[TASK DETAILS]
Reproduce the lines of the records below verbatim, starting at the line that contains "Is [111,157] nearer" and stopping after the line that contains "Answer: [62,252]".

[EXTRACTED DATA]
▬▬▬

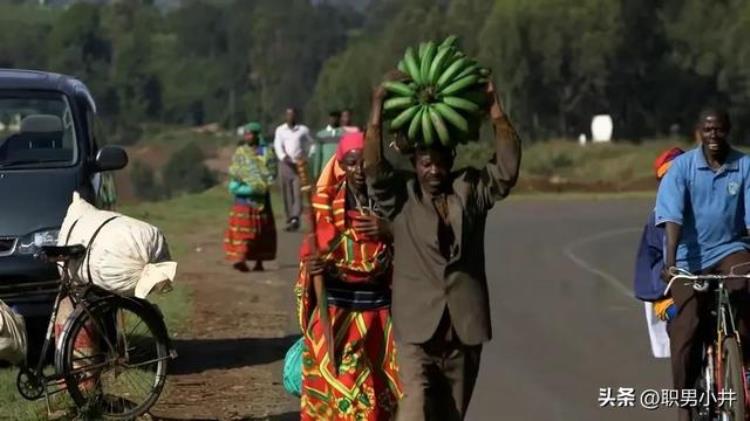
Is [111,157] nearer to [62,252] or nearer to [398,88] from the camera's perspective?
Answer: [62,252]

▬▬▬

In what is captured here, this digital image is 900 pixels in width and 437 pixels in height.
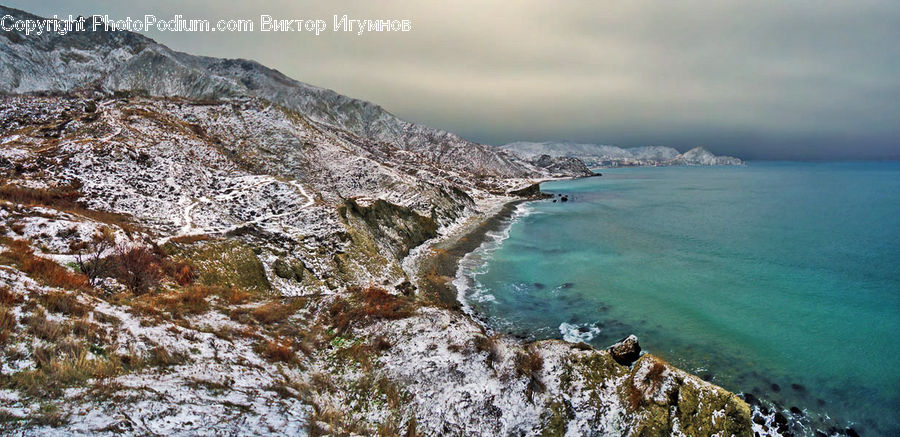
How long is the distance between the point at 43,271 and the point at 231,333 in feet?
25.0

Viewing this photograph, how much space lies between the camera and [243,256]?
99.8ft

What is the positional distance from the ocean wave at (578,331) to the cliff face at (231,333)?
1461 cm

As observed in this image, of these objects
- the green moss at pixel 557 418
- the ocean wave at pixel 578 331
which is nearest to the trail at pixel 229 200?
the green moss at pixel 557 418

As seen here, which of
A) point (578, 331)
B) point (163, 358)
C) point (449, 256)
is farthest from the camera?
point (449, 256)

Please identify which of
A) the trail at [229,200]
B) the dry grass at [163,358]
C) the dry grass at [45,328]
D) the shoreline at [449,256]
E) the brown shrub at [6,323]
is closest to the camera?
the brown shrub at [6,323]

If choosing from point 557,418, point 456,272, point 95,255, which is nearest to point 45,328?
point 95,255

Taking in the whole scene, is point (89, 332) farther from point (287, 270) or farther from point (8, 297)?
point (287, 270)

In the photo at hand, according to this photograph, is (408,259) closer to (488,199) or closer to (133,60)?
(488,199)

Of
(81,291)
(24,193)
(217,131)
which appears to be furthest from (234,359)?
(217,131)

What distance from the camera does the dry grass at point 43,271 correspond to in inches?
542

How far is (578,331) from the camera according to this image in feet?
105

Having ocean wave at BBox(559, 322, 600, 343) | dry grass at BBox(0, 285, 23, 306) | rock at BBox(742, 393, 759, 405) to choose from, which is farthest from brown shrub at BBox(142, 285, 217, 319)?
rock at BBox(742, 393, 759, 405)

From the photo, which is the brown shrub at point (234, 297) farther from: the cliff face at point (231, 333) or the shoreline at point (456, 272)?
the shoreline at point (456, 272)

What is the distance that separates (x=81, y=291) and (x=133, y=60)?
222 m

▬▬▬

[SOLUTION]
Is [111,157] nearer to [62,252] or nearer to [398,88] from the camera's perspective?
Answer: [62,252]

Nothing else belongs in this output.